1. Field of the Invention
The present invention relates to power supply systems and more particularly, to an induction type power supply system with synchronous rectification control for data transmission, which comprises a supplying-end module, and a receiving-end module, which receives power supply from the supplying-end coil and provides a feedback data signal to the supplying-end coil during power supply transmission subject to the operation of a rectifier and signal feedback circuit of the receiving-end module that breaks off electric current transiently to change the load characteristics of the receiving-end coil of the receiving-end module, allowing transmission of the feedback data signal without causing power loss.
2. Description of the Related Art
In an induction type power supply system, the most important technique is to identify the object on the supplying-end coil. The power transmitting operation of the supplying-end of an induction type power supply system is similar to the operation of an electromagnetic induction stove for cooking purpose. Directly emitting electric energy onto a metal object will make the metal object hot, leading to unexpected risk. Technique to identify target by the supplying-end was developed to eliminate the aforesaid problem and has been validated workable. This technique enables the coil at the receiving-end to provide a feedback data signal to the coil at the supplying-end during transmission of power supply from the supplying-end to the receiving-end. However, it is difficult to stabilize the transmission of a feedback data signal from the coil at the receiving-end to the coil at the supplying-end during transmission of power supply from the supplying-end to the receiving-end. The signal carrier under the transmission of a high power will be interfered with various noises. Further, this feedback data signal transmission method is performed subject a frequency modulation control system, the operating frequency of the main carrier is not constant. To solve data signal transmission problem under a high power, a wireless communication channel, such as Bluetooth, RFID or Wi-Fi, may be used with power transmission induction coils. However, the use of an extra wireless communication module greatly increases the cost of the induction type power supply system.

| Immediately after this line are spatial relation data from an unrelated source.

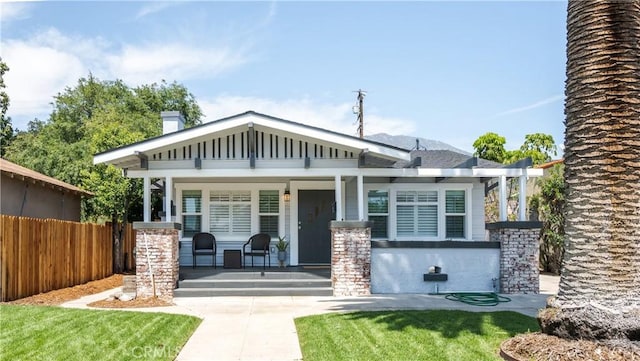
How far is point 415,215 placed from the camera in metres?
14.0

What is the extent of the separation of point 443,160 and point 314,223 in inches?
163

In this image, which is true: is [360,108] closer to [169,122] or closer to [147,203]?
[169,122]

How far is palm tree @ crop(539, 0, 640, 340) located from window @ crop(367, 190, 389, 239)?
8417 millimetres

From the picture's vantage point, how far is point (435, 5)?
9.99 meters

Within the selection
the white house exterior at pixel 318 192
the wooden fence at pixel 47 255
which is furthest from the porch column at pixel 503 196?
the wooden fence at pixel 47 255

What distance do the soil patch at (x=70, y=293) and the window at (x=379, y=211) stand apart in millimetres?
6635

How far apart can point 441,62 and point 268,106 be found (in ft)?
40.4

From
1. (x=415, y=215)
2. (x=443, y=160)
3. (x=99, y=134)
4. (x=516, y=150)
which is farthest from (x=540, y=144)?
(x=99, y=134)

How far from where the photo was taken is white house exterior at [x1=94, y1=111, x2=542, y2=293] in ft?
38.8

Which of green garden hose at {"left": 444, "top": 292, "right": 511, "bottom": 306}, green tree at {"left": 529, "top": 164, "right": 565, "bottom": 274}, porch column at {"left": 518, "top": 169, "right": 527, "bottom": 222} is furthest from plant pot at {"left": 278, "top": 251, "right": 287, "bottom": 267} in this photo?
green tree at {"left": 529, "top": 164, "right": 565, "bottom": 274}

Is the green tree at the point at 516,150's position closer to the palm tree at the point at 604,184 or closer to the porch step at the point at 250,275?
the porch step at the point at 250,275

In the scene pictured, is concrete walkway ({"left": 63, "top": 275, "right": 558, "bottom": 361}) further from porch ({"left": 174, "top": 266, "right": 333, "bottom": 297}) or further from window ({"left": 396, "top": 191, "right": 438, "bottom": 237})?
window ({"left": 396, "top": 191, "right": 438, "bottom": 237})

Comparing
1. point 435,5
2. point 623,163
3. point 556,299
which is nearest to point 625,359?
point 556,299

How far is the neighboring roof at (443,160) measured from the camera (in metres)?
14.4
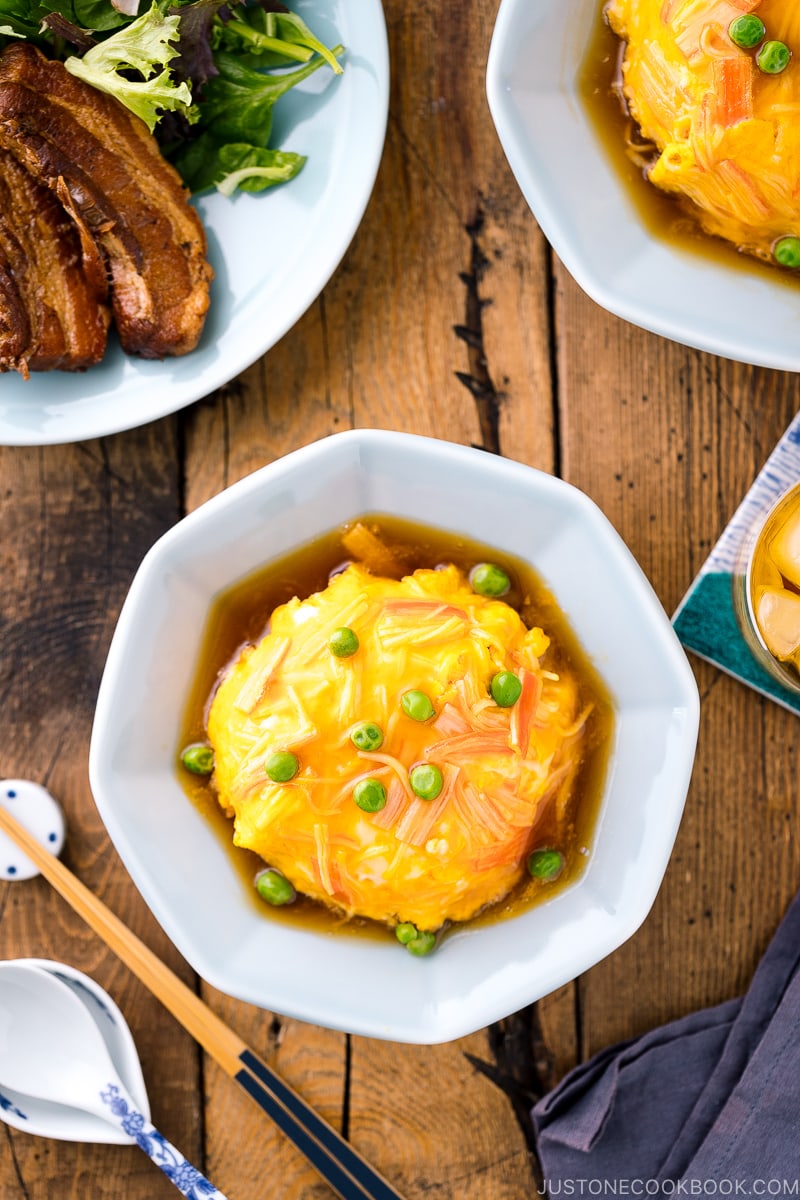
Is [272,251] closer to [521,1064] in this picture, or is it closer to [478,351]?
[478,351]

Further, there are some technical problems to transmit data signal through power transmission induction coils. Data signal transmitting and receiving operations through power transmission induction coils are same as the application of RFID technology, i.e., the coil at the supplying-end transmits a main carrier to the coil at the receiving-end, and then a circuit at the receiving-end controls the load at the coil to provide a feedback data signal. Therefore, it is a one-way transmission in conventional induction type power supply designs, i.e., power energy (LC oscillator main carrier) is transmitted by the supplying-end to the receiving-end, and then the receiving-end provides a feedback data code to the supplying-end. The energy received by the receiving-end may vary in strength without any communication component. The transmission of the feedback data code can be done only after the receiving-end has been kept in proximity to the supplying-end to receive sufficient electric energy. When the supplying-end provides no power supply to the receiving-end, the receiving-end cannot provide a feedback data code to the supplying-end. This design is not a complete communication system; however, it is practical in an induction type power supply system to satisfy the functional requirements of the system. Normally, after recognition of the identification of the target, the supplying-end starts to transmit power supply, and makes proper adjustment subject to a feedback signal from the receiving-end.
The power receiving and data feedback architecture at the receiving-end of conventional induction type power supply systems may be a resistive or capacitive type design. In a resistive type design, the modulation of a feedback signal comes from passive RFID techniques. By means of using the impedance switching function of the coil at the receiving-end, the feedback signal is provided to the coil at the supplying-end. Further, to reduce power loss during the transmission of a feedback data signal under a high power environment, capacitive feedback signal modulation technique was created. Either of the aforesaid resistive type and capacitive type designs will increase the power output of the supplying-end during signal modulation, and the power loss will be relatively increased when the number of times of signal modulation or the modulating time is increased. This power loss problem of conventional induction type power supply systems is directly contrary to the basic principle of energy saving of modern products. Further, in the aforesaid designs, a current impact may be produced at the circuits of the receiving-end during signal modulation, causing damage to power converting components or instable power supply.
Therefore, it is desirable to an economic induction type power supply system, which ensures a high level of power supplying stability, facilitating transmission of feedback data signal by the receiving-end to the supplying-end without causing power loss.